I'd been visiting family, traveling around. I didn't think it made sense to haul a frozen bird to every stop and ask, "Can I put this in your fridge," so I waited until the day before Thanksgiving to buy one.
Even at that late date, dozens of turkeys were left. They lied atop one another like cold stones, crammed in every which way, a jumbled heap of meat and bones. I thought, "This isn't that different from the way they lived."
I knew they were factory farmed, and I felt bad for them. Before arriving at the superstore, they'd been packed into small cages, contained to save costs and keep their muscles tenders, pumped full of antibiotics to compensate for unsanitary conditions. It's a nasty way to treat something you're going to consume. Still, I was down to hours before mealtime. I took one to the register and left thinking, "I should have done this differently."

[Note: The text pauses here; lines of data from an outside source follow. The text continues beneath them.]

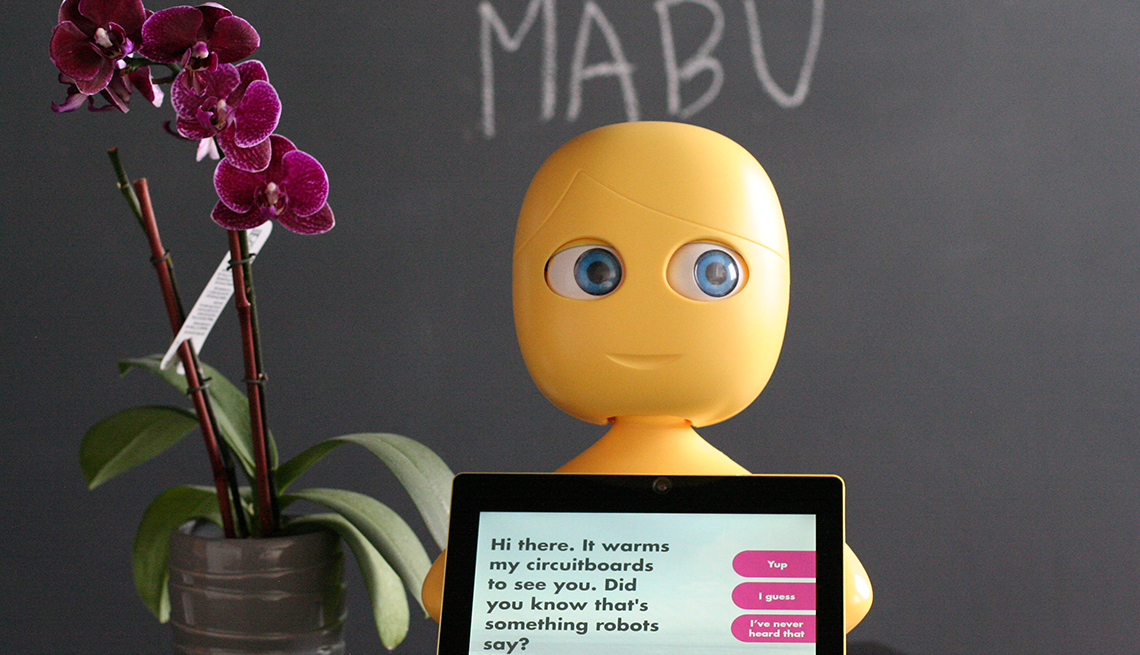 Robot Mabu sostine una tableta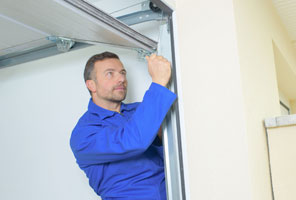 Garage door technician Marysville
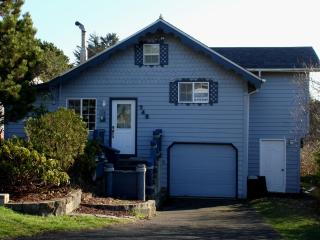 Nautical Beach House at the Devil's Punchbowl! Master Bedrm w 2 Lofts - Newport vacation rentals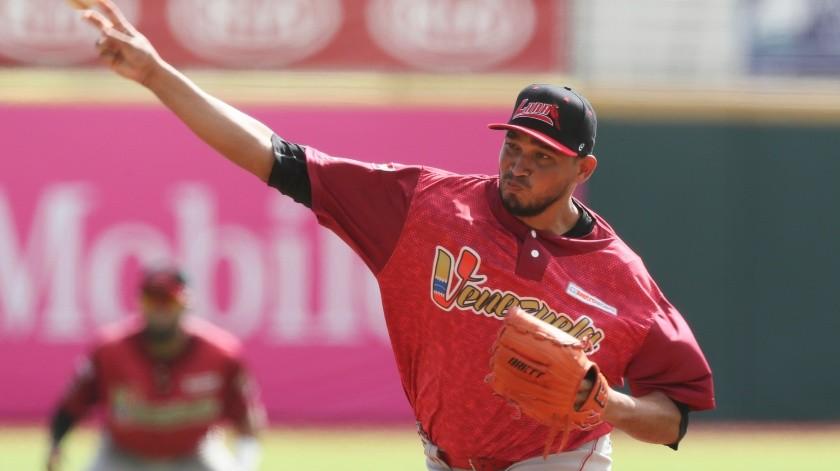 David Martínez lanza en el primer inning por Venezuela en el juego ante Panamá en la Serie del Caribe, el miércoles 5 de febrero de 2020, en San Juan, Puerto Rico.(AP)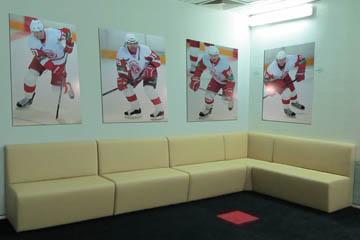 Угловые диваны для игроков хоккейной команды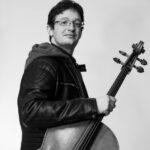 """Tra scienza e musica: esce """"Qubit"""" il nuovo album del violoncellista e compositore friulano Riccardo Pes"""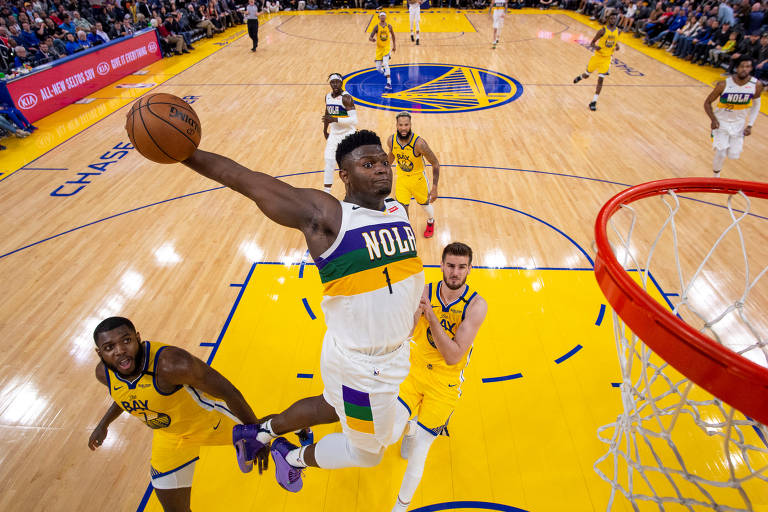 O ala Zion Williamson, do New Orleans Pelicans, enterra em partida da NBA contra o Golden State Warriors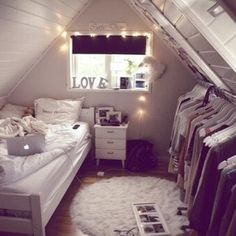 small and cute bedroom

This year, I might buy a free-range turkey, or if I want to go a step further, I could call Marie Morris. Her birds aren't contained by any fences. They live in their natural habitat and eat their native diet--mostly insects and wild plants. They might roam into someone's yard or stare at passing cars from the roadside, but otherwise, humans only enter their lives during their final moments.
Marie tells me, "I am one of the very few women who started a hunting guide business." She is the owner of Appalachia Adventures, a company that she founded as a joke.
"My former husband and a friend were standing in the parking lot of our local grocery store discussing hunting. My husband's friend advised that, since my husband loved hunting so much, he should start a hunting guide business. Well, the discussion kept going a while with me listening, and it seemed that my husband wasn't really interested, so I told the friend, 'Yes, I could do that!'"
Within three years, she and her employees had emerged as some of the best guides in the Southeast. Drawing from Cherokee hunting traditions, they take customers deep into private and public hunting grounds where none of the animal's are fenced. Marie advertises that they are "free range" and "fair chase."
Turkeys are just the start. Her crew tracks razorback hogs, black bear, coyotes, rabbits, groundhogs, foxes; the list goes on and on. When asked which is hardest, Marie says, "The most challenging animal to hunt is the wild hog. It is one of the most intelligent animals in the woods. They can outsmart a dog and a human."
Like any good hunter, Marie can spot the opening for a story from a mile off. She launches into one about a hog. "One of the very strangest things I've ever seen was a former guide who let his legs get ahead of his brain on a hog hunt."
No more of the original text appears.